The groom, Lewis*, is everything June imagined her future husband would be; they’ve become best friends. ‘I’m attracted to him and he’s my favourite person to spend time with,’ she said.
There’s just the small matter of Lewis’ bride, whom he’s been dating since before June met him and, despite her best efforts, she can’t accept that he’s going to be happy with someone that isn’t her.
‘I’m not as far gone in my “getting over him” journey as I thought I would be by now. I’ve tried, trust me, to date and distract myself from him and find my real person for the past two years, but I’ve had zero luck,’ June said.
‘Every person I’ve dated just made me realise more and more how great [Lewis] is.’
When June and 26-year-old Lewis first met, he was dating his bride-to-be long distance, so June spent a lot of time with him alone at his apartment. They became close, talked every day and hung out multiple times a week.
Taking to Reddit to share her predicament, June said things had always been platonic, though she wished it had been different.
She wrote: ‘Nothing ever crossed the line, we’ve never kissed and are not usually overly touchy. But a few months after we met, I started to develop very strong feelings for him. I never told him, though our friends could pick up on it and would tell him to be less flirty and less close with me. He never did.’
It wasn’t until last year, when Lewis got engaged to his long-distance girlfriend, that June realised just how in love with him she was.
‘His fiance is wonderful, and I have no reason to believe she’s not the girl for him. I just cannot picture myself happy at this juncture with anyone that isn’t him and it just feels like this is it for me,’ she said.
‘I’m young, so I understand that that sounds silly.
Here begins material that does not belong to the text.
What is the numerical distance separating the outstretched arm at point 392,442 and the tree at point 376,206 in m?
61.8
But I’ve never been in a relationship and this… is the closest I have ever been to one.
‘I kept telling myself they would break up before this weekend happens, mostly because of the pressure of long distance (which i always felt bad about) but they’ve made it.’
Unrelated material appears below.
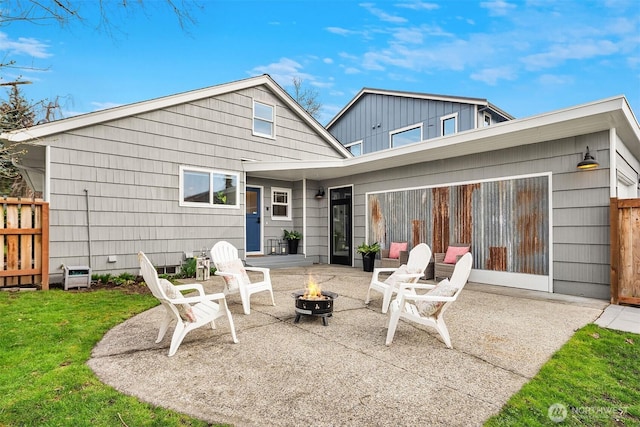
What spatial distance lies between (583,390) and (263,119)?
8.98 metres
June added that part of her is very happy for them, but the other part can’t bear that she’s ‘losing the one person I felt really loved me’.
‘He’s been my number one support for some really tough stuff in the last couple years. We’ve shared so much joy and so much sorrow,’ she said. ‘He’ll always check in on me regardless of how busy and insane his life his (even this weekend at his wedding…) and he will always cheer me up with a joke.’
Now, at Lewis’ wedding, she feels ‘incredibly lonely’ and is desperate to know if she’ll be able to get over him.
‘I worry I will do whoever I date next a disservice with how I see this man as the perfect guy for me,’ she said. ‘I’m scared no one will ever compare… What do I do?’
This feeling of romantic regret at weddings isn’t uncommon but as psychotherapist Lucy Beresford told Metro, guests rarely jump on the opportunity to say ‘I object!’ on cue.
Weddings can be emotional occasions, she said, not helped by the fact that we’re socially conditioned to see romantic pairings as something ‘that ought to happen’.
‘Whether that’s true in reality for many people is beside the point,’ said Lucy. ‘We are very imitative creatures, and when we see a couple standing at the altar, a part of our brain can easily slip into imagining what this would feel like if it was us standing there.’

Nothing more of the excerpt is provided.